── EXTRACTED TEXT ──

Wednesday, 9 April 2008

Is its "central-zion" model of control killing the JA?

In the 9 months since I helped someone leave the JA (and he stayed with me over the summer), a further 4 people have left the same household and contacted me and another two have left it to be part of another one, where they can be confident of less friction with the house leader. The leader they are leaving, whose style of "shepherding" most closely follows the more traditional, hardline, central zion model is a zealot for Noel's style because he attached his church group to the JA only in recent years, and presumably wants to make a good impression.

So the household with which I was in contact a year ago now only has three adults and a child; only one adult is not actually a member of the elder's family. This household now has fewer members than when it joined the JA wholesale about five years ago, suggesting that, far from the JA regime bringing more people to Christ and nurturing them, it is stifling and oppressive....and certainly this has been the experience of all 7 of the people who opted to leave this household in the last year.

The two adult non-community members, a husband and wife, who ironically bought the house for the elder's house-church, originally (before it became subsumed into the JA), have opted to be associated with another one in another city, where the model of shepherding has a more laissez faire reputation; or "slack and compromising", as the elder they are leaving characterises it. It may have been his judgementalism which confirmed this couple in their belief that this would be a more appealing place to worship.

───
── MATERIAL ──

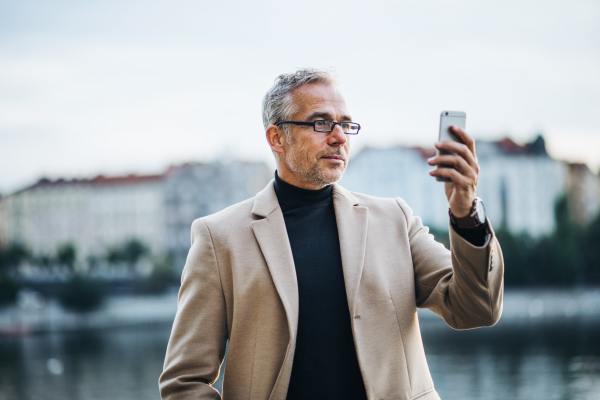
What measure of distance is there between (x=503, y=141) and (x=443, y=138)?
48.8m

───

WHAT TO DO ▸
1. Repeat the passage of the blog post about the JA household word for word, from "Wednesday, 9 April" to "a good impression.".
2. Go on with the blog post about people leaving the JA household, picking up after its final sentence.

PER-TASK ANSWERS ▸
1.
Wednesday, 9 April 2008

Is its "central-zion" model of control killing the JA?

In the 9 months since I helped someone leave the JA (and he stayed with me over the summer), a further 4 people have left the same household and contacted me and another two have left it to be part of another one, where they can be confident of less friction with the house leader. The leader they are leaving, whose style of "shepherding" most closely follows the more traditional, hardline, central zion model is a zealot for Noel's style because he attached his church group to the JA only in recent years, and presumably wants to make a good impression.

2.
The irony which will be lost on the declining household is that the "slack and compromising" one has a thriving congregation. It's elder, Ian, was in the church when I was a member twenty-something years ago and is a lovely chap, who I know to be a solid Christian with a large family, all of whom are enthusiastic Christians, while the more intense elder's children who are old enough to have left home have done so, and while devoted children, are not associated with the church in any way.

The JA will usually tell anyone who alludes to the church's unsavoury past that things have changed, that the church has outlived its earlier experiments in community, where many mistakes were made, but where the church is now mature, more sensitive. But all 5 of my contacts tell me just the same sorts of stories about bullying and control as were typical in my time. What I think is most interesting though, is that their experiences were at the hands of someone who did not join until nearly two decades after I left, while the more liberal households are those that are considered backslidden...and are led by people who were around in my time. As an outsider, it was strange to be told by the intense elder that this other household was backslidden. It seemed that there was no sense of faithfulness to fellow members of the Jesus Army....even when talking to me, a known critic of the JA.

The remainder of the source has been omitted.